E.g. a ping to a directly connected device will fail for the first two tries. The ping will initiate another ARP and then, the following pings succeed.

When the device is indirectly connected through a router, the device can never be connected again, since there is no automatic ARP coming from the router.

 

We noticed that the problem appears when the driver is cleaning old entries from the ALE table in EMAC_poll_v4. When the aleTimer expires, it calls EMAC_cpswALEAgeOutNow.

When reducing the timeout value, we can see the behavior much earlier, so this is obviously the reason for our problem.

 

Has anyone noticed the same? Any suggestions how to deal with this?

This issue could also connected with this post.

http://e2e.ti.com/support/processors/f/791/p/837445/3097018#3097018

 

Processor SDK 5.00.00.15

(PDK 1.0.11; NDK 2.26.00.08)

  • Hi Chris,

    Please check the post https://e2e.ti.com/support/processors/f/791/t/840450#pi320966=5 .

    Please try the following:

    Change the "_RtNoTimer = 0" to "_RtNoTimer = 1" in C:\ti_am3_600\ndk_3_60_00_13\packages\ti\ndk\stack\route\rtable.c and rebuild the NDK with ndk.mak. After rebuild the NIMU_BasicExample_evmAM335x_armExampleproject, I load and .run the newly generated OUT file. It worked as expected. I pinged the BBB after 30 mins, 2 hours and 10 hours idle from PC. They all worked.
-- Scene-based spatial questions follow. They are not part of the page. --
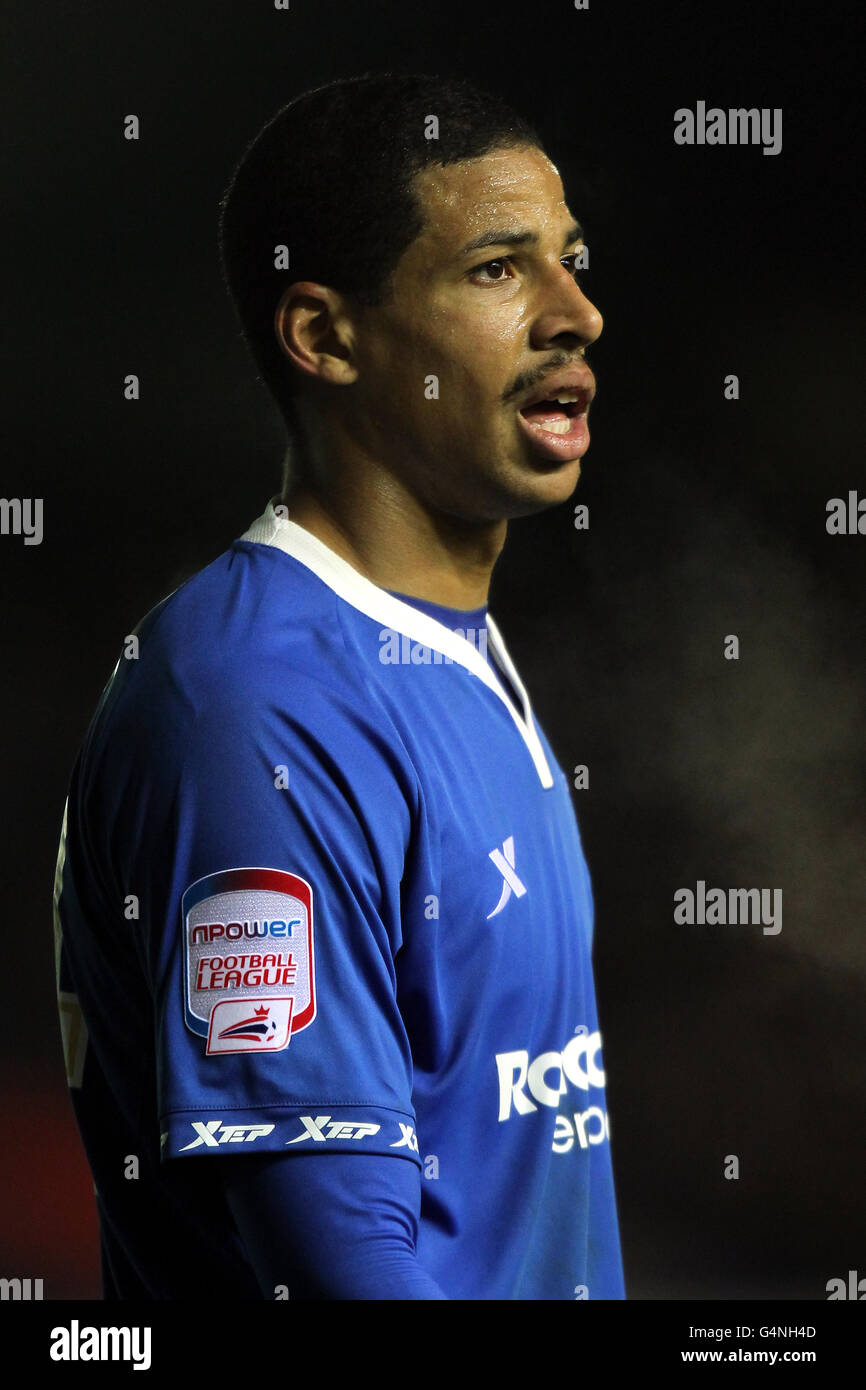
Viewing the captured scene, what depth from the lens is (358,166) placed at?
1.54 metres

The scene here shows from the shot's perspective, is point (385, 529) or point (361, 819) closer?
point (361, 819)

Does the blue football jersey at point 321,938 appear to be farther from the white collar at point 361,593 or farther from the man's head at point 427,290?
the man's head at point 427,290

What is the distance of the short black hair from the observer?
1.54 metres

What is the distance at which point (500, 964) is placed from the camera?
4.71ft

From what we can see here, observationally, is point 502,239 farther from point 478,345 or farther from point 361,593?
point 361,593

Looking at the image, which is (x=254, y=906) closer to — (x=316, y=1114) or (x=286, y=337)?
(x=316, y=1114)

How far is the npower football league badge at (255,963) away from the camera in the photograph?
1262mm

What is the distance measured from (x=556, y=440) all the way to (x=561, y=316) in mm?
119

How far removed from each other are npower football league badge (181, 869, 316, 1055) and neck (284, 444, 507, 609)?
0.39 meters

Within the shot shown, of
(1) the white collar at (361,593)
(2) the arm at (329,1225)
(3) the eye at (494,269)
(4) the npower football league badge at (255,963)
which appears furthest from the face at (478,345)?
(2) the arm at (329,1225)

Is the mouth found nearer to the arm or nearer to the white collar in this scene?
the white collar

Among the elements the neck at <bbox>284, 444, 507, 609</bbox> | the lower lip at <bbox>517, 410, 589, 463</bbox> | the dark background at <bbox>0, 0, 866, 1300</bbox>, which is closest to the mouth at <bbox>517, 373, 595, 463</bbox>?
the lower lip at <bbox>517, 410, 589, 463</bbox>

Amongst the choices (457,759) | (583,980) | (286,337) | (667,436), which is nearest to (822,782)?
(667,436)

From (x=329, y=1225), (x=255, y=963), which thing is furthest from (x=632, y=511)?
(x=329, y=1225)
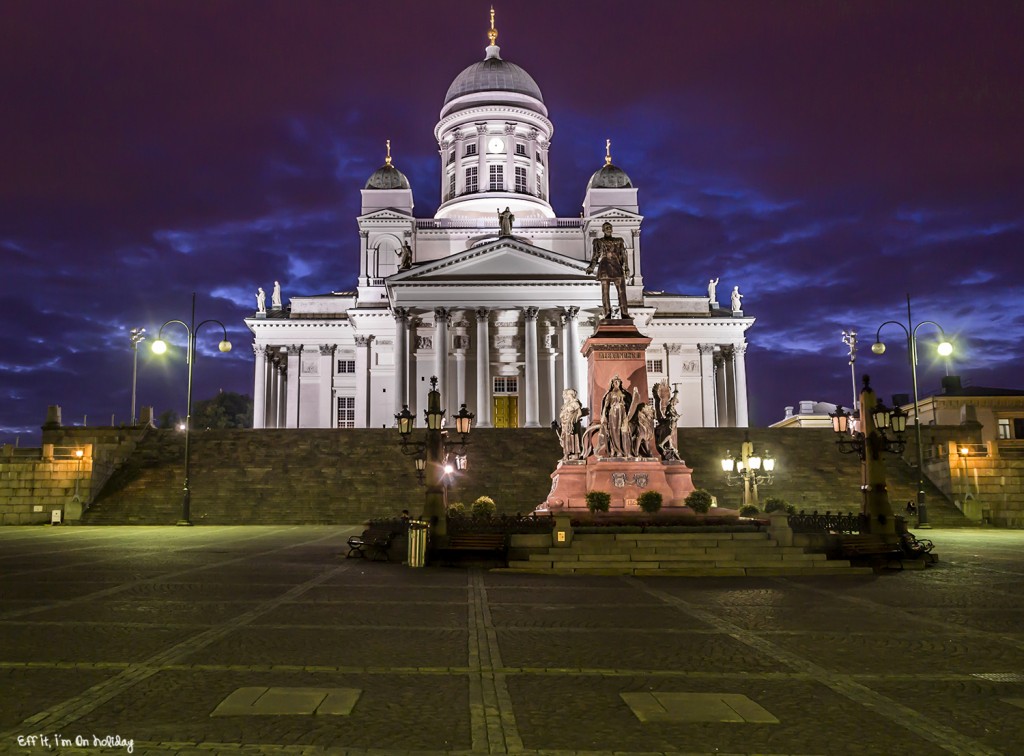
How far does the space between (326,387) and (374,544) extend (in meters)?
49.7

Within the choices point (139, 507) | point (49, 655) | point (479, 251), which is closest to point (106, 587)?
point (49, 655)

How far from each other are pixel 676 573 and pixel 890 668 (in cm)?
900

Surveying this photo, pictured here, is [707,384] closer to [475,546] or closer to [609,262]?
[609,262]

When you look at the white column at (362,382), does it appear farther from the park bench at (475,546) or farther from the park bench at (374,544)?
the park bench at (475,546)

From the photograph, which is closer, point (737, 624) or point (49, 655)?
point (49, 655)

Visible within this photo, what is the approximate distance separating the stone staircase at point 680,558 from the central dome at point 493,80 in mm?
66734

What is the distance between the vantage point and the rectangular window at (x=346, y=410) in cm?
6788

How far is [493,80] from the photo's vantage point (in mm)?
78938

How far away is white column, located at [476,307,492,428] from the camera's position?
56.7 meters

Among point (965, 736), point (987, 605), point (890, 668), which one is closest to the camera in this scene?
point (965, 736)

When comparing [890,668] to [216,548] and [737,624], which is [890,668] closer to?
[737,624]

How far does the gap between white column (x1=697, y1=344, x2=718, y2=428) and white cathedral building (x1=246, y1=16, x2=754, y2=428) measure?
0.11 metres

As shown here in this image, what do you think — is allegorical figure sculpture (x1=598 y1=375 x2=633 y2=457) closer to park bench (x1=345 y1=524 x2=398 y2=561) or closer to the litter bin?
the litter bin

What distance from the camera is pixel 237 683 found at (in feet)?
25.6
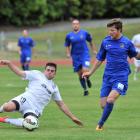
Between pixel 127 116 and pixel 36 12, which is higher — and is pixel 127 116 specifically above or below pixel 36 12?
below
    Please let us know your test result.

    Ming

  • Hi,

    At the moment it is no option to update to the ndk_3_60_00_13. (TI-Arm compiler is no longer supported).

    What is the function at this RtNoTimer and what is the influence with the ALE?

    If the ALE is bypassed, the ping is working, but this could not the solution.

  • Hi Chris,

    The  _RtNoTimer is used in RtTimeoutCheck() in ndk_3_60_00_13\packages\ti\ndk\stack\route\rtable.c

    The reason when the ALE is used with a switch, the ping function will stop working after a few mins idle is that the ALE age out happens. There will be no renew ARP from the switch nor the AM335x, the ARP renew from the PC which connected the switch cannot reach to the EVM either. Therefore the connection is lost forever.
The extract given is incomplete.